"Inicialmente, la caída del precio del petróleo debería estimular la economía global a través de un aumento progresivo del consumo que se producirá relativamente pronto. El efecto negativo de la disminución de la inversión no se evidenciará hasta dentro de un tiempo", afirma Asoka Wöhrmann, Chief Investment Officer de Deutsche Asset & Wealth Management (Deutsche AWM).

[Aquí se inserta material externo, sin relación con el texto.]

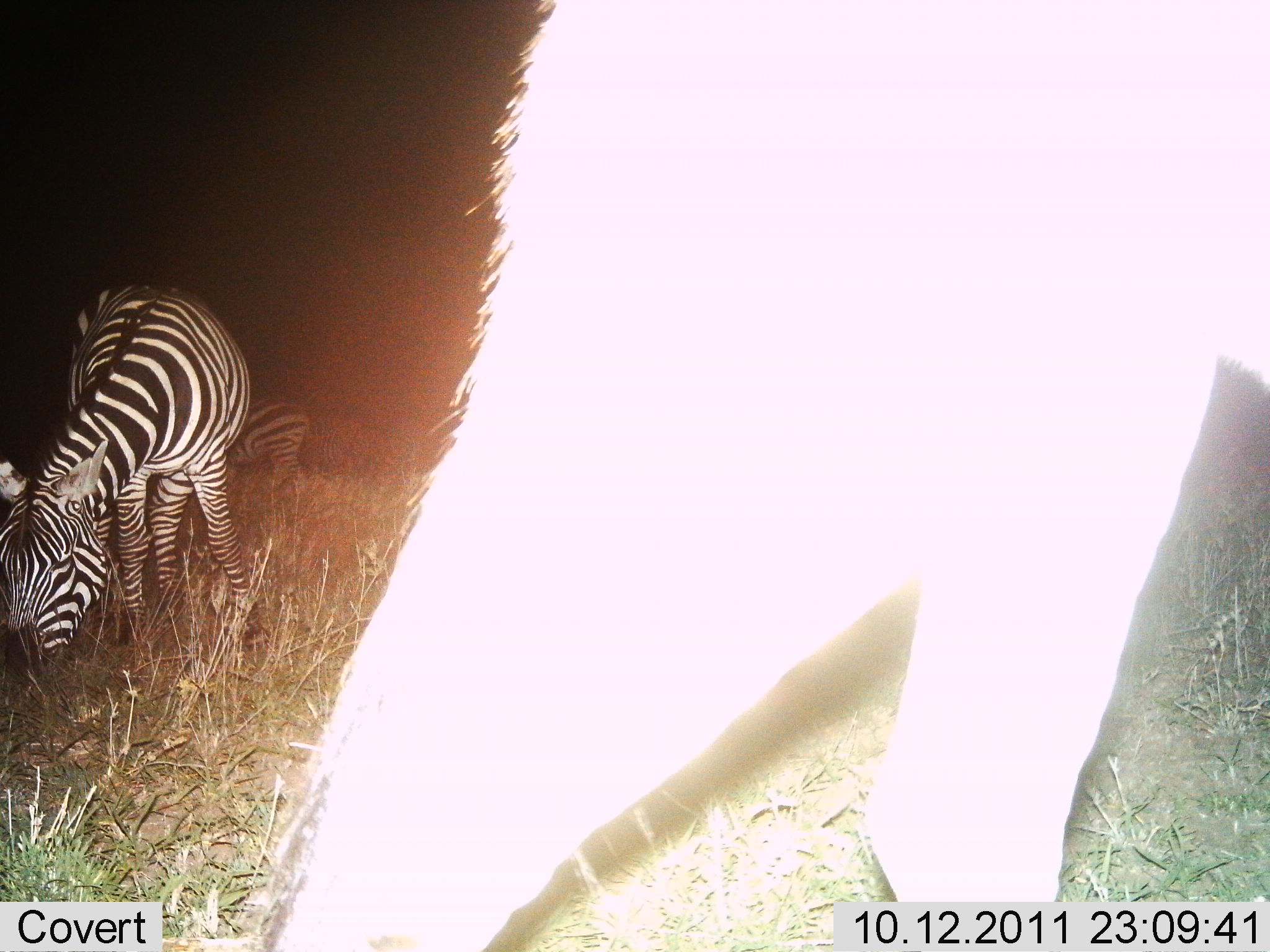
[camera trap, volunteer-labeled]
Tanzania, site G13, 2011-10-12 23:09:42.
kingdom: Animalia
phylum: Chordata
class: Mammalia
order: Perissodactyla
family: Equidae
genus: Equus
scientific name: Equus quagga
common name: plains zebra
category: zebra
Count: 3.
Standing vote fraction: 25%.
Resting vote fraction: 0%.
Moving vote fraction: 8%.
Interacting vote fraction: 0%.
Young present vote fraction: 0%.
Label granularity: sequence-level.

"El mayor riesgo del bajo precio del petróleo está en el ámbito social, en las economías que dependen de la exportación de crudo y que son financiera y políticamente frágiles", añade. Para muchos países exportadores, el petróleo que venden al exterior supone una gran parte de su Producto Interior Bruto.
Además de atravesar dificultades económicas, países como Colombia, Venezuela, Kazajistán, Argelia, Angola, Arabia Saudí, Iraq y Omán están en riesgo de entrar en déficit sustancial en su balanza comercial.

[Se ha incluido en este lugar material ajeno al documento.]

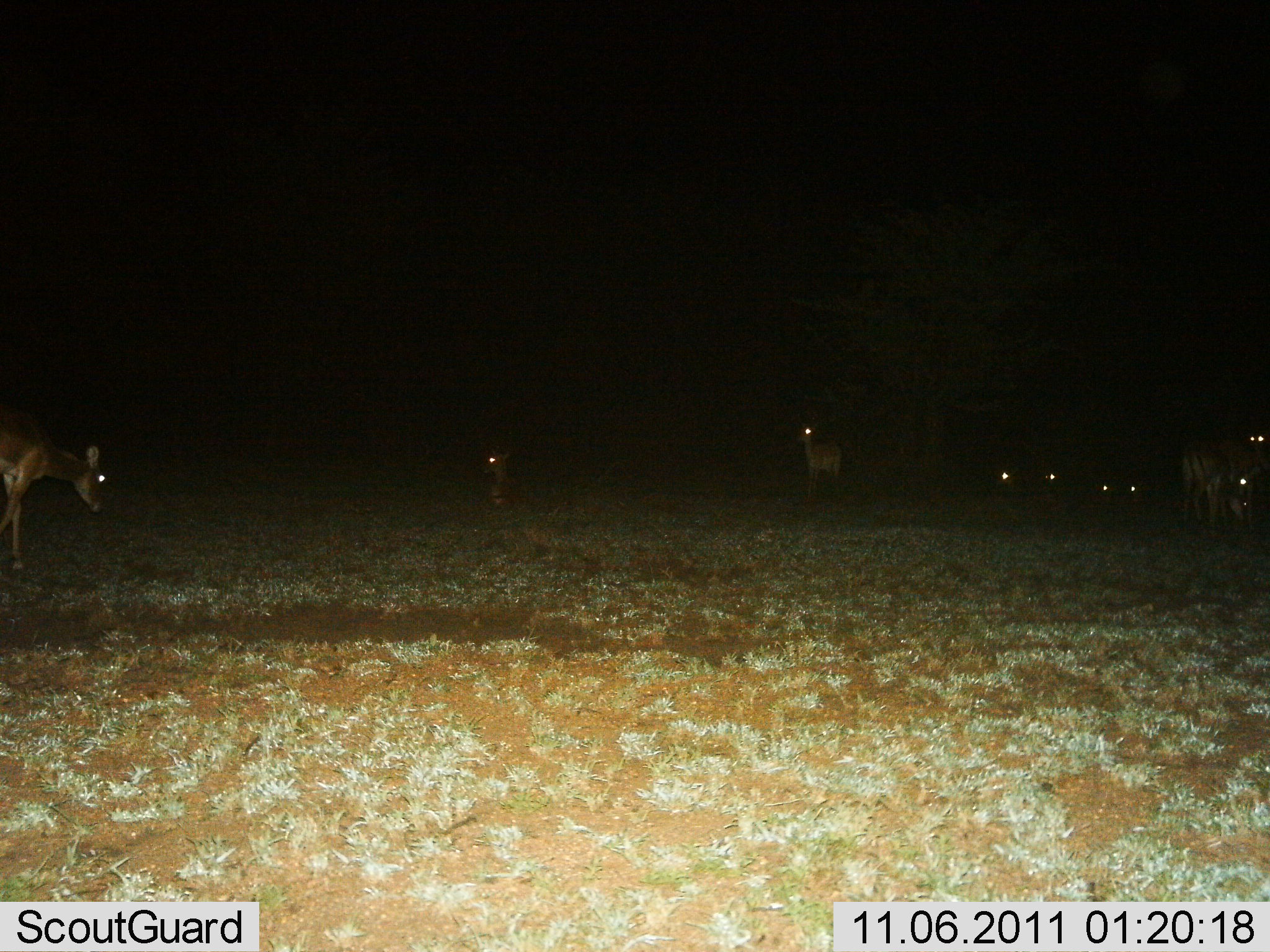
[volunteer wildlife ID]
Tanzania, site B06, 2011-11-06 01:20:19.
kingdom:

Los países emergentes que son importadores netos de energía, son los primeros que se benefician del petróleo barato, al igual que las naciones industrializadas.
En el mundo empresarial, los que más se están viendo favorecidos por el bajo precio del crudo son, junto a algunas aerolíneas y compañías de bienes de consumo, los bancos asiáticos. Esto se debe a que en muchos países de Asia, el bajo precio del petróleo reduce uno de los costes principales, lo que debería estimular la economía y el consumo.